## Demo: Medallion Architecture Using Parquet Files and Queried with the PySpark SQL API
### Overview
Structured Streaming is a scalable and fault-tolerant stream processing engine built on the Spark SQL engine. You can express your streaming computation the same way you would express a batch computation on static data. The Spark SQL engine will take care of running it incrementally and continuously and updating the final result as streaming data continues to arrive. You can use the Dataset/DataFrame API in Scala, Java, Python or R to express streaming aggregations, event-time windows, stream-to-batch joins, etc. The computation is executed on the same optimized Spark SQL engine. Finally, the system ensures end-to-end exactly-once fault-tolerance guarantees through checkpointing and Write-Ahead Logs. In short, Structured Streaming provides fast, scalable, fault-tolerant, end-to-end exactly-once stream processing without the user having to reason about streaming.
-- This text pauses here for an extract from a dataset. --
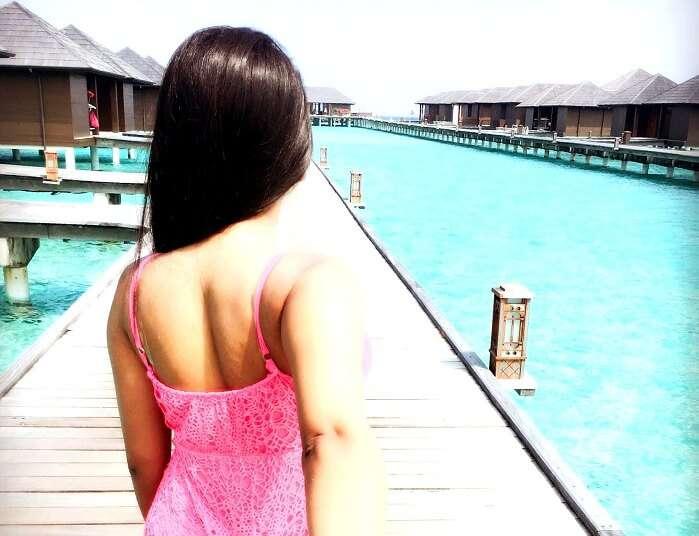 Girl enjoying Sea therapy in maldives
Internally, by default, Structured Streaming queries are processed using a micro-batch processing engine, which processes data streams as a series of small batch jobs thereby achieving end-to-end latencies as low as 100 milliseconds and exactly-once fault-tolerance guarantees. However, since Spark 2.3, we have introduced a new low-latency processing mode called Continuous Processing, which can achieve end-to-end latencies as low as 1 millisecond with at-least-once guarantees. Without changing the Dataset/DataFrame operations in your queries, you will be able to choose the mode based on your application requirements.

### Lab Details:

This lab will demonstrate ingesting artificially generated medical data, in JSON format, that simulates heart rate monitor signals captured from numerous devices; therefore, this data represents what would be expected from a Streaming data source.

#### Datasets Used:
The schema of our two datasets is represented below. Note that we will be manipulating these schema during various steps.

##### Recordings:
The main dataset uses heart rate recordings from medical devices delivered in the JSON format.

| Field | Type |
| --- | --- |
| device_id | int |
| mrn | long |
| time | double |
| heartrate | double |

##### Personally Identifiable Information (PII):
These data will later be joined with a static table of patient information stored in an external system to identify patients.

| Field | Type |
| --- | --- |
| mrn | long |
| name | string |

### Prerequisites:

In [1]:
import findspark
findspark.init()
findspark.find()

'C:\\spark-3.5.4-bin-hadoop3'

#### Import Required Libraries

In [2]:
import os
import sys
import json
import time

from pyspark import SparkConf
from pyspark.sql import SparkSession
from pyspark.sql.functions import *
from pyspark.sql.types import *

#### Instantiate Global Variables

In [3]:
# --------------------------------------------------------------------------------
# Specify Directory Structure for Source Data
# --------------------------------------------------------------------------------
base_dir = os.path.join(os.getcwd(), 'lab_data')
data_dir = os.path.join(base_dir, 'healthcare')
batch_dir = os.path.join(data_dir, 'batch')
stream_dir = os.path.join(data_dir, 'streaming')
tracker_stream_dir = os.path.join(stream_dir, 'tracker')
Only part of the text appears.